Can wearing a face mask be hazardous to your health? Doctor answers ABC7 viewer questions

With masks required during many activities in California, some wonder if wearing a face covering can be harmful to your respiratory health.
LOS ANGELES (KABC) -- Can wearing masks for a long time be harmful to your respiratory health?

As masks are being required in most public areas in many California communities, some have found it hard to breathe in them for long periods of time and wonder about possible effects.

Dr. Anthony Cardillo, an ER specialist and CEO of Mend Urgent Care answered questions from ABC7 viewers about masks and other aspects of staying healthy during the pandemic.

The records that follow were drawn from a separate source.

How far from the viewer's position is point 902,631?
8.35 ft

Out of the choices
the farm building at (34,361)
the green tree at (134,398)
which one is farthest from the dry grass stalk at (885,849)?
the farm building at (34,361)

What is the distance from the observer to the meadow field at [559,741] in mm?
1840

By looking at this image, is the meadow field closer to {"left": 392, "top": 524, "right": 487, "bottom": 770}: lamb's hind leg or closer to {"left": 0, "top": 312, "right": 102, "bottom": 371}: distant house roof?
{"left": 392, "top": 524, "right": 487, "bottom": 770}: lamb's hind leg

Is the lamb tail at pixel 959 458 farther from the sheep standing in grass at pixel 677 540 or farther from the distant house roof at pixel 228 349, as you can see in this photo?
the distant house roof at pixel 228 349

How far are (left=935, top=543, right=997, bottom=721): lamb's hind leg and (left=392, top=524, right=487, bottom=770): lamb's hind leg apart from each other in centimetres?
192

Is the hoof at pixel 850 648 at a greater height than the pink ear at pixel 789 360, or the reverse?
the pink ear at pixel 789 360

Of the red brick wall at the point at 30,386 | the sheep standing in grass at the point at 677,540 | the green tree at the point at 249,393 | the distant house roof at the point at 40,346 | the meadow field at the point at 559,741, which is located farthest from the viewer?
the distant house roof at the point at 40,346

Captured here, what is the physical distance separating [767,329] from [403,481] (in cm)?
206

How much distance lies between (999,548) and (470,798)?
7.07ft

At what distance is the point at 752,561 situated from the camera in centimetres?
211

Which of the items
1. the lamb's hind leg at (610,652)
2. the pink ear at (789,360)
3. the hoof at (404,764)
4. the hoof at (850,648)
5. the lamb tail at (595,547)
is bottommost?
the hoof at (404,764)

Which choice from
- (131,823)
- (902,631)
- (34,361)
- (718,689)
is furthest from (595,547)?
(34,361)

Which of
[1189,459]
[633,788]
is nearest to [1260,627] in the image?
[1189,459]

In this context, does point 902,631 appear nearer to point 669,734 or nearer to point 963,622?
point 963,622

Question: I've heard people say masks can cause a buildup of carbon dioxide that can be hazardous to your health. Are there verified reports of medical professionals experiencing adverse health effects from wearing masks?

No.

Cardillo said while masks can be uncomfortable, there is no evidence to suggest they are harmful to human health. And their benefits - namely reducing your chance of exposure to the coronavirus - far outweigh any discomfort, he noted.

He said the N95 masks that doctors and other medical providers wear can be more uncomfortable for them, as they cover the entire face and only allow air in through the material, not around the sides.

The regular surgical masks that patients wear when visiting their doctor are more comfortable as they are thinner and allow air to be exhaled through the side of the covering.

"I will tell you, it's not that easy or comfortable for the providers," Cardillo said.

That's why doctors and nurses are advised to take a break from wearing the N95 mask every hour or so. They're told to find a quiet place to be alone and take off the mask for a few minutes.

Q: Is it safe to go to the optometrist and other medical specialists?

Yes.

Cardillo said most medical providers, including specialists such as optometrists and dentists, have established protocols to protect patients' health.

It's important not to delay medical treatments that can be life-saving or that can prevent a worsening of an existing problem, he said.

"It's critical that people don't delay care for medical issues," he said. "Every doctor's office is outfitted now to properly protect patients. You should not put off treating yourself."

Q: I've lost a lot of weight, dropping from 400 pounds to 300 pounds. Does this give me better immunity to fight COVID-19?

Yes.

"Every pound you lose gives yourself a better opportunity to fight this disease. The less weight you have on, the better it is for you."